Hafer stellt hohe Ansprüchen an die Bodenfeuchte und tat sich in der Jugendentwicklung unter dem Einfluss der Frühjahrs- und Frühsommertrockenheit schwer. Zwar kamen die Pflanzen nach einer zügigen Keimung und Auflaufphase zunächst gut in Gang und profitierten von den guten Aussaatbedingungen, dann wurde das Wasser allerdings schnell knapp. Somit blieben die Bestände schwach bestockt und es fehlte die für hohe Erträge notwendige Anzahl rispentragenden Halme.

Landessortenversuche 2015 mit neun Sorten

Nachdem 2014 in den hessischen Landessortenversuchen (LSV) die besten Sorten über 90 dt/ha erreicht hatten, blieben die Durchschnittserträge 2015 mit 66,8 dt/ha witterungsbedingt deutlich darunter. Die beiden hessischen Standorte Korbach (Hof Lauterbach) und Bad Hersfeld (Eichhof) repräsentieren die Hauptanbauregionen für Sommerhafer, der überwiegend in den feucht-kühleren Mittelgebirgsregionen seinen Platz findet. Das Prüfsortiment 2015 bestand aus neun Sorten, davon ein Weißhafer.
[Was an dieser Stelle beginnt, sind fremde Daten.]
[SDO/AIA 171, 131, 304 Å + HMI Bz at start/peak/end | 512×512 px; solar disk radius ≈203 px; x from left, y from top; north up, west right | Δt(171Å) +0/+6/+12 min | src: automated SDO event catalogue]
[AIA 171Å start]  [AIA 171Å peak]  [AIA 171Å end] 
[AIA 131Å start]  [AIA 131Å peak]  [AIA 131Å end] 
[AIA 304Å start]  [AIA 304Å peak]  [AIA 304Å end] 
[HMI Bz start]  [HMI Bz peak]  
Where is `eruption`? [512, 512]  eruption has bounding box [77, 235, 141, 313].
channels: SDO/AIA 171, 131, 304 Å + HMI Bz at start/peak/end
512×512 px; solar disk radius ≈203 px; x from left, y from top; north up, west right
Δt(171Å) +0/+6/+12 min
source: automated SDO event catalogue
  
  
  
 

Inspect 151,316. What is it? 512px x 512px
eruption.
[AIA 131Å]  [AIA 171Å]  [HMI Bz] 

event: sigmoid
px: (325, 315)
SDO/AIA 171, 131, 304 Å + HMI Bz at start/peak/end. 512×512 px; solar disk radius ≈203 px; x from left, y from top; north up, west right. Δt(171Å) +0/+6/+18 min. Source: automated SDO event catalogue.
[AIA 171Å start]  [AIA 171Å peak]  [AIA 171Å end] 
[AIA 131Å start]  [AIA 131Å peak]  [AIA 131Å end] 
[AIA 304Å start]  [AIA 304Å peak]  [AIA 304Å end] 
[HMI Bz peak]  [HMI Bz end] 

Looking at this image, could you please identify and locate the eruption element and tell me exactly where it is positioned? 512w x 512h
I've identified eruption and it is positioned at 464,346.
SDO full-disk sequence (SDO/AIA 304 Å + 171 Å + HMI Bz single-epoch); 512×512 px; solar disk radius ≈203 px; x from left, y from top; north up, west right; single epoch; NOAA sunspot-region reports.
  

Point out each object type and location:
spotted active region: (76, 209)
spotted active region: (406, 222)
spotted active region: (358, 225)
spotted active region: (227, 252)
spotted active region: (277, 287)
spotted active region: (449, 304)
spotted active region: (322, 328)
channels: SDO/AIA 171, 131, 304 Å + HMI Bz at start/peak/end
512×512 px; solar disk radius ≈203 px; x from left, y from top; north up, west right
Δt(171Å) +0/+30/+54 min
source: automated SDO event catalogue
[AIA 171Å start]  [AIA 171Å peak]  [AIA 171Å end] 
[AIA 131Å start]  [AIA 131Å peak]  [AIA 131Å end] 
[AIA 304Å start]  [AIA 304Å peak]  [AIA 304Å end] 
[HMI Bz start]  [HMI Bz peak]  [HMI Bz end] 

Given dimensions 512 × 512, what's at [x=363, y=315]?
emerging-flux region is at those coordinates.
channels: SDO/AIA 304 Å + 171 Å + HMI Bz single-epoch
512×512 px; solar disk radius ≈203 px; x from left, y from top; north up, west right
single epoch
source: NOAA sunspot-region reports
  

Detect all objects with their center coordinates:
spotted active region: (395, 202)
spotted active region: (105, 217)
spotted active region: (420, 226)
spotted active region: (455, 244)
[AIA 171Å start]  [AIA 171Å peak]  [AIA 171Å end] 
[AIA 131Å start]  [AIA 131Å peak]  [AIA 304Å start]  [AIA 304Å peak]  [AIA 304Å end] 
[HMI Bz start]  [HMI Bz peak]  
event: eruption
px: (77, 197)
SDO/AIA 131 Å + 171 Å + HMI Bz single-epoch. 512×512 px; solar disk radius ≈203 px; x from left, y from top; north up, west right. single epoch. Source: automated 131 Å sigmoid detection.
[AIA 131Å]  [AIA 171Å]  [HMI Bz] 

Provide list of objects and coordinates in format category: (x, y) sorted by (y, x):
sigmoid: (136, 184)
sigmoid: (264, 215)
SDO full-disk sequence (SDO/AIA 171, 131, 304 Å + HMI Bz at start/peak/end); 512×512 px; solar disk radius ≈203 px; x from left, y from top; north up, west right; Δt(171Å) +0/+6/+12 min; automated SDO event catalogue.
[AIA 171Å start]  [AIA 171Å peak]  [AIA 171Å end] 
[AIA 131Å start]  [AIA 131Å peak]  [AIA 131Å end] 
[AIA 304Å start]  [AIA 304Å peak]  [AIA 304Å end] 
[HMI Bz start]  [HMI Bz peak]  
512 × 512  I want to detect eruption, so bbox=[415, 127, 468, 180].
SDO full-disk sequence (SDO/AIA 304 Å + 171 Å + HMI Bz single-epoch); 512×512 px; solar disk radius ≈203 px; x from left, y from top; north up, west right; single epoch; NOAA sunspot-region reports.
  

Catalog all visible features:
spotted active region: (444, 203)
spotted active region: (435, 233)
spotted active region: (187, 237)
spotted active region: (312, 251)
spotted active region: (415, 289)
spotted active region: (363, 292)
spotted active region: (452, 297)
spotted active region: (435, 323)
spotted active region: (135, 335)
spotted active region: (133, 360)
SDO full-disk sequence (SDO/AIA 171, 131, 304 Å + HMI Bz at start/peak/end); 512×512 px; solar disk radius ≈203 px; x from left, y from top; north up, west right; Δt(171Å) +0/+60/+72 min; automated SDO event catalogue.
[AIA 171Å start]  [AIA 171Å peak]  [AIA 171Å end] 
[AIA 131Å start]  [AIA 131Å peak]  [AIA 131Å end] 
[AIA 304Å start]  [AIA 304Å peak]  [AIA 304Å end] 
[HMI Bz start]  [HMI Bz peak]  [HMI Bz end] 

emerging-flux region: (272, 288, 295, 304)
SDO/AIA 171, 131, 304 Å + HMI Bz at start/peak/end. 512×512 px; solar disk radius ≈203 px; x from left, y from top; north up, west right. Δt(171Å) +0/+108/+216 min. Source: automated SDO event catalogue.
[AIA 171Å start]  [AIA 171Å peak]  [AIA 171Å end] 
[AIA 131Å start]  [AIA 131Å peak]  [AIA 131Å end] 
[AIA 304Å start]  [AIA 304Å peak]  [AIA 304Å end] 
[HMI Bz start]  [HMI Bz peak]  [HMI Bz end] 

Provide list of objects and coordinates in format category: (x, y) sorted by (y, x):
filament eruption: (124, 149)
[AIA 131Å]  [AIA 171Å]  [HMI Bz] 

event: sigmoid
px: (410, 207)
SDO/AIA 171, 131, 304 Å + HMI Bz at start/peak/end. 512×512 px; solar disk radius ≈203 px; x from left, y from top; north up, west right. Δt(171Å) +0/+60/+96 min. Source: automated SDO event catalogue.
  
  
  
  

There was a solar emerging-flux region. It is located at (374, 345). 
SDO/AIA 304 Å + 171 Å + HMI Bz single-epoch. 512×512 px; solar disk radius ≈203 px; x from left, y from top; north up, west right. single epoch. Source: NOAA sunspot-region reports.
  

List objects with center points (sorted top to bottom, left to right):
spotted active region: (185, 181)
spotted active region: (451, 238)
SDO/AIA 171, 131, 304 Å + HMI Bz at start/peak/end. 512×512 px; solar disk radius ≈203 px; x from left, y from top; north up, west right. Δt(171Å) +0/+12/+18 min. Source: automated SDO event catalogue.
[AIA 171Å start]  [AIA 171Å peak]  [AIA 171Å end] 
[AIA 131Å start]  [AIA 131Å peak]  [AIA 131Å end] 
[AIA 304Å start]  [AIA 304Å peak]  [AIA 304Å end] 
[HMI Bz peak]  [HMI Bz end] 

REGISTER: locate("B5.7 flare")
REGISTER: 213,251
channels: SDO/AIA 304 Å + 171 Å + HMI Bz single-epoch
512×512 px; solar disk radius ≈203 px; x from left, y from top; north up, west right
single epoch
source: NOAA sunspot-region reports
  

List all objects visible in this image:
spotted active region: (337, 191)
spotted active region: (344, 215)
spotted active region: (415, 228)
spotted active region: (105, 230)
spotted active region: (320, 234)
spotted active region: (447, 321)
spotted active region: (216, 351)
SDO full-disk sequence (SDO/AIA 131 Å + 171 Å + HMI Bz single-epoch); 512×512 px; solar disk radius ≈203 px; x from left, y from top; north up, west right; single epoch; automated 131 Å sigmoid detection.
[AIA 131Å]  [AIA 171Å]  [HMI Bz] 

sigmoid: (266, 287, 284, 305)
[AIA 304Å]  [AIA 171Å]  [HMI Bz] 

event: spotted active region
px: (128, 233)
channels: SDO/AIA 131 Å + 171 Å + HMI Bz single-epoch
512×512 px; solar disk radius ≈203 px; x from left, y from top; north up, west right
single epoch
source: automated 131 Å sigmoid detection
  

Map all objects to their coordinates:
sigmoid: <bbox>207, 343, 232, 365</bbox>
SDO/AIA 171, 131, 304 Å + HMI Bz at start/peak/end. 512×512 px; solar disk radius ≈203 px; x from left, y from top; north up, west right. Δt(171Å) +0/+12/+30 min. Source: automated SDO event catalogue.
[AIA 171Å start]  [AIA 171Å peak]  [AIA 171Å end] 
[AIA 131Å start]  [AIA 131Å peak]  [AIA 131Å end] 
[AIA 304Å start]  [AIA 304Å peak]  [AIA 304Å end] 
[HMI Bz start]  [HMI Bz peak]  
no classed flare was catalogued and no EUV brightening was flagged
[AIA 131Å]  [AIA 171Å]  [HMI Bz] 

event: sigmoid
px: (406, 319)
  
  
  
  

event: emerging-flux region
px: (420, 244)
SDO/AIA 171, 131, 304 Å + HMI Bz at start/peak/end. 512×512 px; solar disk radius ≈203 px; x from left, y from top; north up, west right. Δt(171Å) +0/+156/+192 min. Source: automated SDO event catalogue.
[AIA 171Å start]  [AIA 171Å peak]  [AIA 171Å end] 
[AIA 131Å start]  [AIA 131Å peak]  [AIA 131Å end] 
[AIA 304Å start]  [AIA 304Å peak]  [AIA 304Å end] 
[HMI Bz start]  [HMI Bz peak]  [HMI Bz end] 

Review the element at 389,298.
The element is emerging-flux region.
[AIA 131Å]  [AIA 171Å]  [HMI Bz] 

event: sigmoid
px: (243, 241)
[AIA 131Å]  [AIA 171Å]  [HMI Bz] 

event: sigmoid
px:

Die Sorte Tim konnte wegen Abweichungen in der Saatgutqualität nicht ausgewertet werden. Die beiden Qualitätssorten Scorpion und Ivory standen nur am Eichhof als Qualitätsstandards zusätzlich in der Prüfung. Die drei neuen Gelbhafer des Bundessortenamtes (BSA), Apollon, Bison und Yukon, wurden erstmals geprüft.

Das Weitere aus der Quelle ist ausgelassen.